Which makes sense. The flow of refugees
is turning towards Europe. They finally want their piece of the pie
and share in the wealth. It’s understandable. And then it becomes clear that
there are limits. This doesn’t work. So there’s only one possible policy: Not to work on integration for refugees,
not to let everyone in… …but to make sure
the inequity is solved. It’s the cause of poverty
that must be combatted. Because it’s poverty that creates
such a flow of refugees. You said earlier you’re a little scared. Yes, I’m worried about
too much foreign influence… …and about our generosity backfiring. So our young women can’t wear
miniskirts or low tops anymore… …and we’ll all be forced
to wear veils. Pegida is against islamisation
of the Occident. I don’t want us Christians
to have to conceal our opinions. I don’t want us to be intimidated
by mosques and minarets. I worry about that. Can’t they go together? You’d think so.
But people aren’t like that. Ideally everyone would live together
in brotherhood… …and all religions would work together. But I think that
in many of these camps… …there are extremists too.
Fundamentalists. I’m afraid of them. Since not all our residents
had made their peace with the idea… …I said: Listen. There’s no avoiding this now. Let’s welcome them this Saturday
with coffee and cakes. We invited them all
into our communal living room. We had waffles, cookies, chocolates,
hot chocolate, milk. And it was a very harmonious event. I saw someone walking towards us
down the long hallway. It was a very young woman
with a tiny baby on her arm… …in a nappy. The front door key was dangling
off her finger. It was Momena. And Momena had a baby
who was five days old. Are you making injera again tonight? That’s delicious. Our guests are from Eritrea
and Somalia. My family is from Iraq.
– Iraq, yes. Up here there are three men…
– Not related. Kurds. My mother speaks Arabic
and a little German. Do you understand Pegida saying
it can’t be done, it’s dangerous? I feel ambivalent about that. On the one side I like our refugees. We get along really well.
It’s nice to have them here. But the big picture is
all those millions of refugees… …and us maybe having to work
to the age of 70 to cover the costs. That worries people.
Where do we get the money? Who’s paying for this,
at the end of the day? I’m afraid the taxpayer
will be saddled with it eventually. Part of the Pegida movement… …feels very strongly about nationalism. They’re afraid the German nation
will dwindle. That more and more and foreigners
will be born… …and Germany may be destroyed.
As I understand it. Our cultural heritage is
what our ancestors gave us. In New York they have many
nationalities and cultures co-existing. We see the same tendency in our big
cities in the densely populated areas. It’s no longer a community,
but a multi-ethnic state… …like Yugoslavia once was.

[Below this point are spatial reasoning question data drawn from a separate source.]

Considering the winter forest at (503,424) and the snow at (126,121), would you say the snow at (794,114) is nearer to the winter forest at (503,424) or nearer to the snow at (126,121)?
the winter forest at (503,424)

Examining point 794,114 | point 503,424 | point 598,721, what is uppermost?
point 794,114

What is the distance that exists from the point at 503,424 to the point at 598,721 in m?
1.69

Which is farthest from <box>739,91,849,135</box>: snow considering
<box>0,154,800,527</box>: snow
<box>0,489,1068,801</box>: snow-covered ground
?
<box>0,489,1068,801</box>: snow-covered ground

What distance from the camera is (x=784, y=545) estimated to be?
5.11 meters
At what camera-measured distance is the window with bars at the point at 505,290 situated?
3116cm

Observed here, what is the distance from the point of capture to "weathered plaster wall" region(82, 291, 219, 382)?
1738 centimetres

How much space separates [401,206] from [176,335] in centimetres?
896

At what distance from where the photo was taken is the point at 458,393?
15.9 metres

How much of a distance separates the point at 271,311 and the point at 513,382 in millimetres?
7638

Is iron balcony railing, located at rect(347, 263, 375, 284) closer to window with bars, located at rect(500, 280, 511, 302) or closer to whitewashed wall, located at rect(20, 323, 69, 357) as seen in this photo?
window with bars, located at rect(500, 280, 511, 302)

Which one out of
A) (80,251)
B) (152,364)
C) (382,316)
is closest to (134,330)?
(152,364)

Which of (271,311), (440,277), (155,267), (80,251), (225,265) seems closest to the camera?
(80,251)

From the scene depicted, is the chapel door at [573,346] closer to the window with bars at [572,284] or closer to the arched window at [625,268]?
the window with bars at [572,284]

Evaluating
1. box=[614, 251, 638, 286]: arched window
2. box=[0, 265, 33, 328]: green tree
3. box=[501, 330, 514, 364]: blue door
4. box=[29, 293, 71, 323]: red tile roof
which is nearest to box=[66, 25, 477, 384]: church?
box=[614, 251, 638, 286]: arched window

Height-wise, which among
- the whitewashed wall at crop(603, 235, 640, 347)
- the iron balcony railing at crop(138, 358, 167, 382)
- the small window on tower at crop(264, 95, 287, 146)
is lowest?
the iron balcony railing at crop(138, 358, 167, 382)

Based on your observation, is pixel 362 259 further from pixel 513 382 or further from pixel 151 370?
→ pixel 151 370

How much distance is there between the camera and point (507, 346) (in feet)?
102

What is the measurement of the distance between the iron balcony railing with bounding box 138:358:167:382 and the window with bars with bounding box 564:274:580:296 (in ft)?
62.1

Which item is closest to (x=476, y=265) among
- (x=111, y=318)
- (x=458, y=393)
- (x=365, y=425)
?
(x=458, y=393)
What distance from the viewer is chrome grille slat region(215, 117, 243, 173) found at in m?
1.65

And we all know what happened there. We’re not an immigration country like
the US where people come from all over. We have a high level of civilisation. And our high civilisation
is entitled to be preserved. They said on the radio
that the numbers are going down. 16,000 in April,
against 20,000 in March. The numbers seem to indicate it. But no one knows how many people
are on the move. If I understand the UNHCR data
correctly… …they’re similar to last year. How many of these people
will end up with us… …remains to be seen.
It’s up to the politicians. Completely normal.
– Unbelievable. Have you been here before?
– Only outside. But did you see what it was like here
a year ago? What’s the capacity?
– This facility is for 500 people. They reduced it, I’m happy to say. So no more refugees arrive
now that the borders are closed. Won’t that solve the problem? Last summer we also hoped Pegida
or right-wing populism would vanish. And then that wave of refugees came. That made Pegida grow again. So I’m not making any predictions
about Pegida. No idea if they’ll
still be around next year. Maybe it will turn into a sect
of a few hundred people. AfD realised that earlier.
They focus on Islam now. Refugees are still an issue… …but they’re looking for another one,
just to be sure. Something alien, something un-German
that they feel doesn’t belong here. And that’s Islam.